**Zadania do wykonania:**
a: Sprawdź, czy poniższe stwierdzenia (i), (ii) i (iii) są zgodne z artykułem o Piotrze Baronie. Przy każdym odpowiedz „tak” lub „nie” i przytocz dosłownie rozstrzygające słowa artykułu. (i) Piotr Baron jako zawodnik zdobył ze Spartą Wrocław trzy tytuły Drużynowego Mistrza Polski. (ii) Po raz pierwszy Baron zobaczył żużel na meczu we Wrocławiu. (iii) 5 lutego Baron obchodzi 60. urodziny.
b: Dopisz dalszy ciąg artykułu o Piotrze Baronie, zaczynając od miejsca, w którym kończy się tekst.

Żużel. Pięćdziesiątka Piotra Barona. Zdobywał złota z Bykami, czas na misję z Aniołami

fot. Paweł Prochowski
Share on facebook
Share on twitter
Share on linkedin
Share on email
Share on whatsapp

5 lutego swoje 50. urodziny obchodzi trener KS Apatora Toruń – Piotr Baron. Doświadczony szkoleniowiec ma na koncie wiele sukcesów. Najpierw, jako zawodnik, ze Spartą Wrocław zdobył trzy tytuły Drużynowego Mistrzów Polski, a po ponad 20 latach – już jako trener – pobił ten osobisty rekord z Fogo Unią Leszno.

 

Piotra Barona można uznać za najbardziej utytułowanego trenera w najnowszej historii polskiego speedwaya. A jak to się zaczęło? – Pierwszy raz na żużlu? Może w 1983 bądź 1984 roku. Miałem okazję być na meczu w Toruniu i zobaczyć ten sport, a już kilka lat później samemu udało mi się pojeździć – przyznał trener leszczyńskich Byków w rozmowie z naszym portalem.

**Przekazany materiał:**
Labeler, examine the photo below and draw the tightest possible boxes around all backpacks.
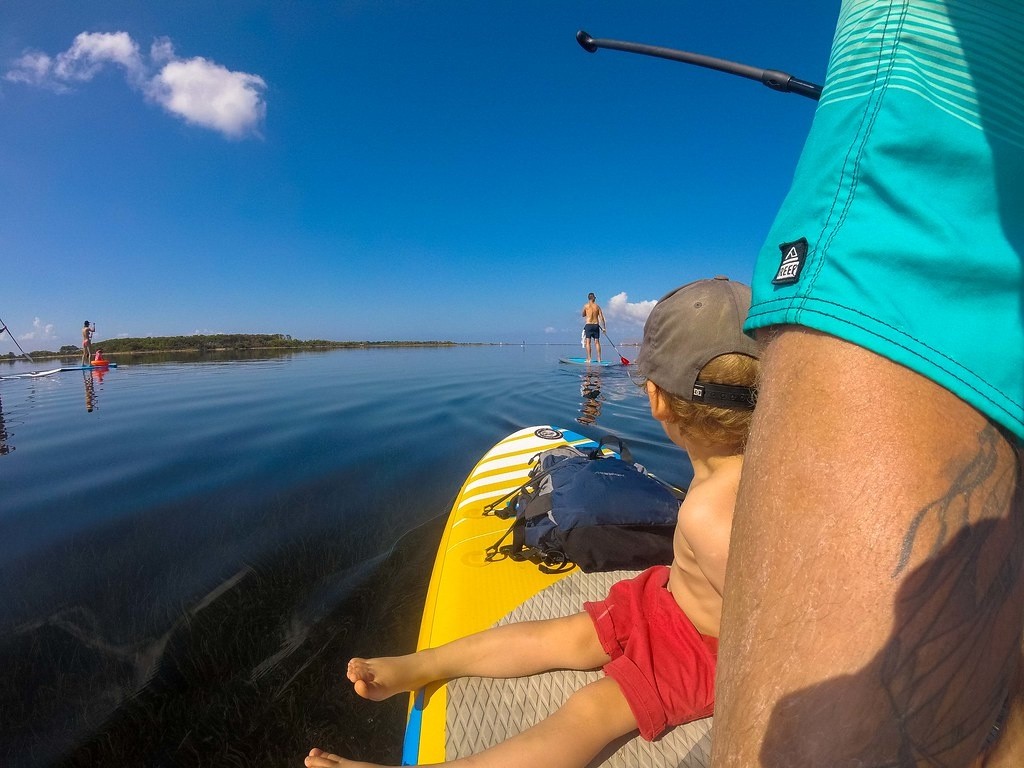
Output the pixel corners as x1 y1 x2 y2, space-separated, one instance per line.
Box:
495 435 682 574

**Wyniki według zadań:**
a:
(i) Tak: „jako zawodnik, ze Spartą Wrocław zdobył trzy tytuły Drużynowego Mistrzów Polski”.
(ii) Nie: „Miałem okazję być na meczu w Toruniu i zobaczyć ten sport”.
(iii) Nie: „5 lutego swoje 50. urodziny obchodzi trener KS Apatora Toruń – Piotr Baron”.

b:
Poniedziałkowy solenizant karierę zaczynał w Toruniu, gdzie już jako 16-latek zadebiutował w najwyższej klasie rozgrywkowej. Po roku przeniósł się do Grudziądza (1991), a następnie trafił do Wrocławia (1992-1999). W stolicy Dolnego Śląska jeździł najdłużej i również tam świętował największe triumfy zawodnicze, czyli pięć medali DMP, w tym trzy złote (1993, 1994, 1995 – złote, 1999 – srebrny i 2002 – brązowy). Po długim epizodzie we Wrocławiu znów jeździł w Grudziądzu (2000), Opolu (2001) i ponownie we Wrocławiu (2002), gdzie zdecydował się zakończyć karierę. Dość szybko, bo w wieku zaledwie 28 lat.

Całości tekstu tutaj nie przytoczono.